A Black food delivery driver won a six-figure settlement with the Minneapolis Park Board after an officer pulled a gun on her during a July 2019 traffic stop.

Jenice Hodge was working in north Minneapolis when she saw red and blue flashing lights in her rearview mirror, according to KSTP News. Minneapolis Park police officer Calvin Pham explained to the 42-year-old she was being pulled over for not wearing a seat belt and having her phone in her hand, but 60 seconds after pulling Hodge over, the officer suddenly drew his firearm and ordered her out of the car.

"I didn't even have my driver's license out of the sleeve and I had a gun pointed at my head," Hodge told the outlet.

Body cam footage shows a confused and scared Hodge with her hands through the sun roof, repeatedly telling the officer to "calm down" as he told her to get out of the car.

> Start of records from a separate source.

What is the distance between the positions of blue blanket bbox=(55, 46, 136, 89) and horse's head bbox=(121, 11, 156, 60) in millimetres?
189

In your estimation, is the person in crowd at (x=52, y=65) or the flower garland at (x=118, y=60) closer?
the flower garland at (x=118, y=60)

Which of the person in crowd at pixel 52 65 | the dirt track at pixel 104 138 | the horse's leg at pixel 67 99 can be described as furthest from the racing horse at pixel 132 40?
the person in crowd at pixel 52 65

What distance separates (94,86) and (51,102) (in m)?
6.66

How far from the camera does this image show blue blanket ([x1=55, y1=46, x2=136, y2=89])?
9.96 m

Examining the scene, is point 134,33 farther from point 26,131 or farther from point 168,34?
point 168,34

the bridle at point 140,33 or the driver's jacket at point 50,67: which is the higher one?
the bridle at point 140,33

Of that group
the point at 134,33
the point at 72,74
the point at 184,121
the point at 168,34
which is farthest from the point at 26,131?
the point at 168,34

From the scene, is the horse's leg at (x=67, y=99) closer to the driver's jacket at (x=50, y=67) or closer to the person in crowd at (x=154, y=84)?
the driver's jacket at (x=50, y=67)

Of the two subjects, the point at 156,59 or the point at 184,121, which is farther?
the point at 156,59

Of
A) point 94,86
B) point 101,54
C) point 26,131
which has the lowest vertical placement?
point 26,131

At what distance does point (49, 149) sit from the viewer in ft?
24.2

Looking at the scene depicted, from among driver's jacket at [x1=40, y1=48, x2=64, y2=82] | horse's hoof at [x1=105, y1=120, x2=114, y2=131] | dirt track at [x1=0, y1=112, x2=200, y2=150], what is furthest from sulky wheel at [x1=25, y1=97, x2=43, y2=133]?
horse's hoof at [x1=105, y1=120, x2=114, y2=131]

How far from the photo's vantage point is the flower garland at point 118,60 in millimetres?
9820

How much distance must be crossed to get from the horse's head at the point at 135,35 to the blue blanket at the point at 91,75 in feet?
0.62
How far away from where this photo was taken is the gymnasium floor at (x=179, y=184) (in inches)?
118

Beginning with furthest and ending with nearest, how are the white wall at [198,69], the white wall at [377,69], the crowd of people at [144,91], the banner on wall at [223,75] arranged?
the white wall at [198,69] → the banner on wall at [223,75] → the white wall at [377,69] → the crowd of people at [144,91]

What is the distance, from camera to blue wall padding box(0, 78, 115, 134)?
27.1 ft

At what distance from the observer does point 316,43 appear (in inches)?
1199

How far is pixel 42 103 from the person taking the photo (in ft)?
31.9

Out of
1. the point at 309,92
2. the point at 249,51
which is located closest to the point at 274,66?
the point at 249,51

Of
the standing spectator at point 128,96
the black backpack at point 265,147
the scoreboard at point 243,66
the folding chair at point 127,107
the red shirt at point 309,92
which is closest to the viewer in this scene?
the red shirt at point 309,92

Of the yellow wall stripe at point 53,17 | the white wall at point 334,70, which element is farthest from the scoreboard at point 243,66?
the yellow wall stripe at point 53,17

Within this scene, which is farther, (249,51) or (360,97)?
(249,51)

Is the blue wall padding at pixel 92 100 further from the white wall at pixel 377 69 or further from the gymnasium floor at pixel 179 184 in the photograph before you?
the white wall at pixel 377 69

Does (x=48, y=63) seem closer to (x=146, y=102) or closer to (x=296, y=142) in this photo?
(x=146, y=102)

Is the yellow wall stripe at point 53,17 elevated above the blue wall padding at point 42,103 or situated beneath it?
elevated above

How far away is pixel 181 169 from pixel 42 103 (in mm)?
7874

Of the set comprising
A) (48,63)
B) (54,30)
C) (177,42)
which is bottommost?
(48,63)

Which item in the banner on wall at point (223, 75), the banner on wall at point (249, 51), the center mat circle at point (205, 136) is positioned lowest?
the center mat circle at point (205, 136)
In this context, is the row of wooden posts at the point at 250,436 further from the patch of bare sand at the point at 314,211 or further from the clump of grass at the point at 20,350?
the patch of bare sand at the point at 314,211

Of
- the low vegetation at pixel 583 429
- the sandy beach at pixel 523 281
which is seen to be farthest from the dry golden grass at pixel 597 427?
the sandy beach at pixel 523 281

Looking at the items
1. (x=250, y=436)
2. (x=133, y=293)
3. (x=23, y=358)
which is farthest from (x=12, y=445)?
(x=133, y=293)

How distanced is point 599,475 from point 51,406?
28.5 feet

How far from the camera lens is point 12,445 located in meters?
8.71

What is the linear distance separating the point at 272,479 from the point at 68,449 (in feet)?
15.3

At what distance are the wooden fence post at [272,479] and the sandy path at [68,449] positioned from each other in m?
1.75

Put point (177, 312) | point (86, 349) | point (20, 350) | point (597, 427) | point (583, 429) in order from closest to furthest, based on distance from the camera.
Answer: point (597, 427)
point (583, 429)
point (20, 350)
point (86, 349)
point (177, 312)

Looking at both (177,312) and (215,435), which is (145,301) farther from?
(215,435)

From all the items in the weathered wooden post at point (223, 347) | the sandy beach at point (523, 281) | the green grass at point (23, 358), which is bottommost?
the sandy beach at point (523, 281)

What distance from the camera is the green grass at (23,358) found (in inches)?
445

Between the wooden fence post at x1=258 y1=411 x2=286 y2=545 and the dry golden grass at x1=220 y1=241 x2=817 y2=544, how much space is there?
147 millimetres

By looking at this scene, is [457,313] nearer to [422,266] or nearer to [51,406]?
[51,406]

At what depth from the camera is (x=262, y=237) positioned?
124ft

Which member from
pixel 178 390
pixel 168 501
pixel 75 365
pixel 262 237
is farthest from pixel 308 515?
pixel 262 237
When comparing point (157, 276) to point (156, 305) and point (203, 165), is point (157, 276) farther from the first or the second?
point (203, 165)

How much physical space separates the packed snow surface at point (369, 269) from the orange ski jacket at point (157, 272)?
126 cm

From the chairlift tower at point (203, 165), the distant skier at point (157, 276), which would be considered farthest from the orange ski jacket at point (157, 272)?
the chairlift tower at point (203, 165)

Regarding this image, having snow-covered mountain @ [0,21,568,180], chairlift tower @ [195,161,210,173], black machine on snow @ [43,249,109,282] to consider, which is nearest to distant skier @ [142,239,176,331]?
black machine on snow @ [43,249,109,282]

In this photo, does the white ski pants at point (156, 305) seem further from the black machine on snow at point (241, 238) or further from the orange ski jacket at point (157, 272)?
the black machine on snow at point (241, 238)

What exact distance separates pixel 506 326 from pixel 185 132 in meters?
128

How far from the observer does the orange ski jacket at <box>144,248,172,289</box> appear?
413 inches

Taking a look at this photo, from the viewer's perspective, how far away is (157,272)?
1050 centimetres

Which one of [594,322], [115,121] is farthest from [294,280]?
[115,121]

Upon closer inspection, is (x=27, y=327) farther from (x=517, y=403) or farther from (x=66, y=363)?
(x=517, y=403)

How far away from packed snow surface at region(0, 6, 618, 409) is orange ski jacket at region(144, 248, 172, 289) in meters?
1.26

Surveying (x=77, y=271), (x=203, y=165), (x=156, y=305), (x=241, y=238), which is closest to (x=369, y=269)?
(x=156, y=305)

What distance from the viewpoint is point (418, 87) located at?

"Phone in one hand, wallet in the other," Hodge noted while watching the footage in January. "Where's the threat to pull your firearm out?" As it turns out, Pham later wrote in the incident report that he believed Hodge had a gun after noticing her valid and legal permit to carry a gun in her wallet. But, he never wrote that he actually saw a gun in the report.

"You didn't see a firearm, you didn't ask if I had a firearm, you just reacted to something that you see in my wallet," she said, adding that she didn't have her gun with her at the time of the stop –– which flamed memories of the 2016 shooting death of Philando Castile.

"That was the very first thing that ran through my mind," Hodge said. "I'm going to die the same way that young man died."

Castile was shot and killed by former officer Jeronimo Yanez during a traffic stop. Castile's mother, Valerie Castile, said watching the footage of Hodge's traffic stop was "absolutely terrifying" adding that "I know at that very moment, she thought about my son."

"As a trained law enforcement officer, you're supposed to trained in how to de-escalate the situation," Valerie Castile said. "And yet, we see these situations happen over and over and over again."